World Health Organization defined anemia of aging (AOA) when men and women greater than 65 years, respectively, have unexplained hemoglobin (Hgb) less than 13 and 12 g/dl. Recent evidence suggests that this is likely a chronic inflammatory process involving interleukins (IL) 6, 12, and C-reactive protein. Among elderly with obstructive sleep apnea (OSA), hypoxic stimulation of erythropoiesis may obscure AOA. Treatment of OSA may paradoxically restore AOA. We sought to identify OSA and AOA coexistence and OSA treatment AOA interaction.

Methods

Records of 101 successive patients older than 65 years and with OSA who were treated with continuous positive airway pressure were analyzed retrospectively.
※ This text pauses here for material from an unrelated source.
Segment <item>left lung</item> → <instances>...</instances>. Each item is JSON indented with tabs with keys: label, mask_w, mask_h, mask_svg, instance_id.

Differences among pre/post-treatment of OSA hemograms were assessed using paired two-tailed Student’s t test. Hemogram changes were compared to apnea–hypopnea index (AHI), respiratory effort related arousals (RERA), and duration patients slept with oxyhemoglobin saturation <89% (hypoxic time (HT)) and were assessed for correlative significance using Pearson coefficient correlation.

Results

Eighty-two of one hundred one patients (27 men, 55 women; average age 71 years) had charted all the study data variables cited above. Mean pre-treatment and mean 1-year post-treatment of OSA Hgb/hematocrit (Hct) for men and women, respectively, were 13 g/dl/40.7% to 12.7 g/dl/39.1% and 12.1 g/dl/38.1% to 11.9 g/dl/37.6%. Hct changed significantly among both men and women (p < 0.05). Among 56% and 30% of the 82 patient study cohort, 1-year post-treatment of OSA, Hct declined (mean 4.8%) and increased (mean 3.7%), respectively; both changes were statistically significant (p < 0.01). These changes did not correlate significantly with AHI, RERA, or HT.

Discussion

Among the entire cohort for both men and women, we did not see AOA before OSA treatment and we did see AOA 1 year after OSA treatment. However, post-treatment of OSA Hct distributed bimodally, with significant increases and declines of Hct. While these Hct changes did not correlate significantly with selected sleep-breathing variables, we remain intrigued by a possible AOA-OSA interaction. AOA and OSA share common inflammatory processes. We believe OSA inflammatory processes interact with OSA hypoxia-induced erythropoiesis. The balance of these sets of processes determines the effect of OSA and OSA treatment on AOA.